Most simply, one can run programs straightforwardly on the command line of a login node. This is frequently sufficient for the purposes of compilation and job preparation. Note that provided you have an X server on your local machine, and you enable X-forwarding in your SSH connection (e.g. the -X or -Y options to ssh, see Connecting to CSD3 systems), then X-windows applications launched on a login node should display on your screen (but NB, never try to use xhost to make this work).
The login nodes also support VNC and X2Go remote desktops. In particular, post-processing of large data sets may involve interactive visualisation software using 3D graphics, which can be performed using VNC on the graphical
login-gfx login nodes. Use of VNC with and without 3D is described in Connecting to CSD3 via TurboVNC.

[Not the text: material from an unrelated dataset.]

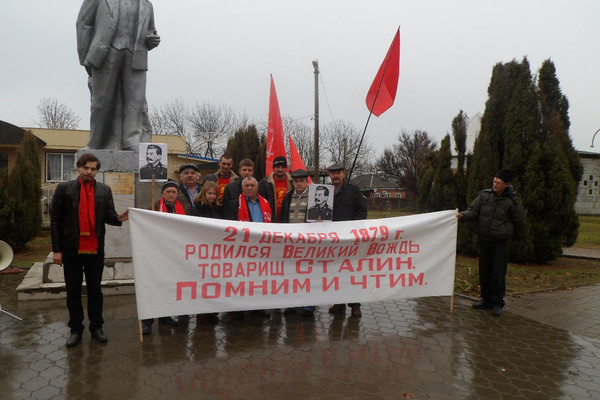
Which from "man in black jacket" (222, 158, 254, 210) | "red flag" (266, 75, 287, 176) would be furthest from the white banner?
"red flag" (266, 75, 287, 176)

The login nodes are similar in terms of hardware to the cluster compute nodes. It is possible to run small MPI jobs on the login nodes for testing purposes using shared memory. However, the login nodes are finite, shared resources and any such use must respect other users. In particular, parallel test runs must be short (i.e. seconds), use no more than four CPUs and 20GB of memory each, and should be niced (prefixed with nice -19) so as not to impact interactive responsiveness. The login nodes are not to be used to run production workload outside the batch queueing system; antisocial use of a login node will quickly annoy other users and trigger the watchdog enforcement script.
Note that interactive use of compute nodes is available as described below.

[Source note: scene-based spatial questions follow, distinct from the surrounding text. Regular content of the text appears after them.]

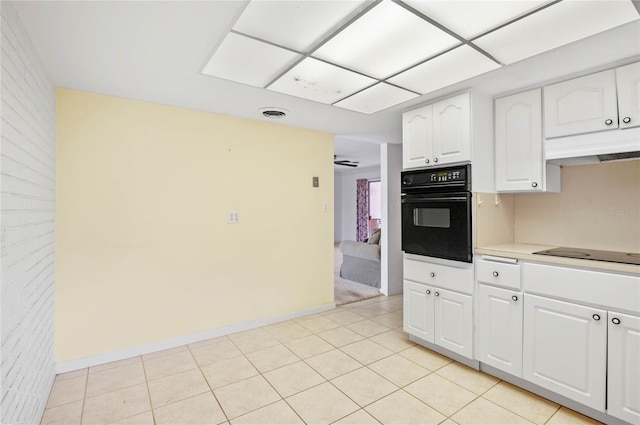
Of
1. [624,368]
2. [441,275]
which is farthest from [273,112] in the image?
[624,368]

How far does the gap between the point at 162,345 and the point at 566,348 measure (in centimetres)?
306

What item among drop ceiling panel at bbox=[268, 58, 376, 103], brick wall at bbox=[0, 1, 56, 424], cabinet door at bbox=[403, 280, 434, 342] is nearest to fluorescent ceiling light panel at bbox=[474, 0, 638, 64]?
drop ceiling panel at bbox=[268, 58, 376, 103]

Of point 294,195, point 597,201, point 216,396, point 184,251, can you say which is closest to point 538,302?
point 597,201

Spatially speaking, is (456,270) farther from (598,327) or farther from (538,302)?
(598,327)

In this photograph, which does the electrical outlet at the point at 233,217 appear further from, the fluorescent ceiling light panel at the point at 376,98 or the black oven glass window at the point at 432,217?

The progress of any batch job started through the scheduler can be monitored simply by logging in (using ssh) to any of the compute nodes assigned to the job (use e.g. squeue to see which these are). For example, the UNIX command top will immediately show whether there are active job processes, and what percentage of a CPU core each such process is managing to use; low percentages usually suggest a problem. Also from top one can verify the amount of memory per node that the job actually demands (see also the free command); exhausting the node memory will at minimum cause the node to start writing memory pages to swap (thus causing immediate and drastic performance degradation).
The following limitations apply to compute node access:
- Access is possible only via the login nodes (not directly from external machines, although it is possible to jump through a login node, see for example the -J option to ssh in recent OpenSSH versions).

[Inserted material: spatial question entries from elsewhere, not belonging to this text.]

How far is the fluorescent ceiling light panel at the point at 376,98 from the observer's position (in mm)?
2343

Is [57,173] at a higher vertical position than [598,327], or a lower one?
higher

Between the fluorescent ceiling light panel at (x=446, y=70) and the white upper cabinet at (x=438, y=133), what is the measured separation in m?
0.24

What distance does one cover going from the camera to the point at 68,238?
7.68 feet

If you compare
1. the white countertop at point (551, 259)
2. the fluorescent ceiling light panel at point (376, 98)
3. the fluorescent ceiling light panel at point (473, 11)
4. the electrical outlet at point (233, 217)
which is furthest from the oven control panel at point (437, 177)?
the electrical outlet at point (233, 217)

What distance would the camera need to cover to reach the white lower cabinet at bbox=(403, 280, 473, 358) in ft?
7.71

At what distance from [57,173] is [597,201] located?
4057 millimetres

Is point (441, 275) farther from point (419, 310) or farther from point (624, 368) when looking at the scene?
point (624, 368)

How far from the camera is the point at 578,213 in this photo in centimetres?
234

- SSH access is granted to a user when a node starts running jobs owned by that user. If a user has multiple jobs on the same node, the SSH session will be associated with the most recently started job.
- Access will be revoked when the user’s job finishes. When this occurs, all of the user’s processes on the compute node are killed.
Interactive jobs via the scheduler¶
Although job monitoring allows direct access to compute nodes allocated by the scheduler, and one could in principle submit a job which simply sleeps when started, allowing processes to be launched manually from the command line (e.g. for debugging purposes) after connecting to a node via ssh, there is at least one more convenient method of obtaining a set of nodes for interactive use available.
The following command will request two Peta4-Skylake nodes, with one cpu each, interactively for 1 hour, charged to the project MYPROJECT:
sintr -A MYPROJECT -p skylake -N2 -n2 -t 1:0:0 --qos=INTR
Note that a maximum walltime of 1 hour, 96 cpus and only 1 job per user are permitted when using INTR. This command will create a new window if you have an X windows display (and X-forwarding is working to the login nodes), otherwise it will run in the current login node window. It will pause until the job starts, then create a screen session running on the first node allocated (cf man screen). X windows applications started inside this terminal should display properly (if they could from the original login session). Within the screen session, new terminals can be started with control-a c, with navigation between the different terminals being accomplished with control-a n and control-a p. Also srun can be used to start processes on any of the nodes in the job allocation, and SLURM-aware MPI implementations will use this to launch remote processes on the allocated nodes without the need to give them explicit host lists. Alternatively, just SSH in from any screen terminal to any of the allocated nodes.
Interactive jobs on Peta4-KNL and Wilkes2-GPU can be requested in a similar way (replacing
-p skylake with
-p knl or
-p pascal respectively, and substituting the name of the appropriate project).